▶ [ФРАГМЕНТ ТЕКСТА]

Александр Островский - стр. 44
В университете между тем идут занятия, к которым он как слушатель повторного курса относится довольно прохладно. Зимой он держит экзамен по статистике. Студенты готовятся к нему сообща, собираясь по двое, по трое. Расстилают дома на полу огромные бумажные простыни со статистическими таблицами, их требует знать назубок профессор Чивилев. В конце года Островский сдаст ему экзамен на тройку и, вздохнув свободно, разрешит себе в занятиях долгую паузу.
В его образе жизни в это время слишком мало того, что придало бы назидательности его биографии. С некоторых пор Островского чаще можно застать днем в грязном и шумном, продымленном дешевым табаком трактире «Британия», чем в университетской аудитории.

▶ [ПРЕДОСТАВЛЕННЫЕ ДАННЫЕ]

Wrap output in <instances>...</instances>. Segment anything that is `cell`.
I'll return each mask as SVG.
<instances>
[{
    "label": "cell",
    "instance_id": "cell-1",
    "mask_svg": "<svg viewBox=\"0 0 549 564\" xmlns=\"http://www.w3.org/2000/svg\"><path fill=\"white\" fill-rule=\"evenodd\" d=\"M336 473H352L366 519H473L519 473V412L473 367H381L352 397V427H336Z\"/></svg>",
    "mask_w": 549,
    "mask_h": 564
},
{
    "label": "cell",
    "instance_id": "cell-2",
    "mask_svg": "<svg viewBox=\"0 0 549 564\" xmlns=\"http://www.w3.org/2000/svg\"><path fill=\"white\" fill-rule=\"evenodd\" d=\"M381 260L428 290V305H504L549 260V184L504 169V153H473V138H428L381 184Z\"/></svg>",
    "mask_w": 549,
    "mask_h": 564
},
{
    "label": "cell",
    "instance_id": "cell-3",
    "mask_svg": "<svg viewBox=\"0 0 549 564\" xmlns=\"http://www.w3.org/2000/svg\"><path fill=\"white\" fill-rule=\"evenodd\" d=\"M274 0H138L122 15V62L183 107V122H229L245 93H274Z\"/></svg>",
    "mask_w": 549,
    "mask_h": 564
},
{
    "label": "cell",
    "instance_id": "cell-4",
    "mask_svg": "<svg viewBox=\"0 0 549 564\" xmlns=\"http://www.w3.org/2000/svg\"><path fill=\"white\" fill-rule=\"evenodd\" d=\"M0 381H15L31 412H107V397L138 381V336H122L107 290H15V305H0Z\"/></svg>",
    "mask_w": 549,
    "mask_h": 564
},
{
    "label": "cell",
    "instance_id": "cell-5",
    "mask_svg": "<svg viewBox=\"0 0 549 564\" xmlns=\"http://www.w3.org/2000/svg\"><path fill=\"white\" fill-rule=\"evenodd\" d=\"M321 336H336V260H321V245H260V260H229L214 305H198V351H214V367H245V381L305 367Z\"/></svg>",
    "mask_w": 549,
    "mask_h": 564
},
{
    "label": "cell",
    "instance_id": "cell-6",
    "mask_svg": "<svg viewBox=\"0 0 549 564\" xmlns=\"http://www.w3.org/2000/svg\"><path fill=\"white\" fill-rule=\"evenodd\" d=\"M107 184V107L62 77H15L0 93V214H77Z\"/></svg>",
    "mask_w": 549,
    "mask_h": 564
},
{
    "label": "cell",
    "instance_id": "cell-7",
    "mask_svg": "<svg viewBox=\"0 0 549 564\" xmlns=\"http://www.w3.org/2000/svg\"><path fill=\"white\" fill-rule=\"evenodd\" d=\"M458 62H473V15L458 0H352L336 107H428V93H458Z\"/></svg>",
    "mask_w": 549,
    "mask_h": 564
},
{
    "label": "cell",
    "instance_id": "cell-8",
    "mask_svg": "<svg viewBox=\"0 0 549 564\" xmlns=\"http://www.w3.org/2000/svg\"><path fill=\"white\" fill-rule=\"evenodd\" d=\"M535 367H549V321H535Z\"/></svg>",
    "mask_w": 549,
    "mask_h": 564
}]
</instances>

▶ [ОПИСАНИЕ ЗАДАНИЯ]
Воспроизведите целиком фрагмент текста об Островском, не меняя в нем ни слова. Записи представляют собой отдельный материал, не связанный с фрагментом текста.

▶ [РЕШЕНИЕ УПРАЖНЕНИЯ]
Александр Островский - стр. 44
В университете между тем идут занятия, к которым он как слушатель повторного курса относится довольно прохладно. Зимой он держит экзамен по статистике. Студенты готовятся к нему сообща, собираясь по двое, по трое. Расстилают дома на полу огромные бумажные простыни со статистическими таблицами, их требует знать назубок профессор Чивилев. В конце года Островский сдаст ему экзамен на тройку и, вздохнув свободно, разрешит себе в занятиях долгую паузу.
В его образе жизни в это время слишком мало того, что придало бы назидательности его биографии. С некоторых пор Островского чаще можно застать днем в грязном и шумном, продымленном дешевым табаком трактире «Британия», чем в университетской аудитории.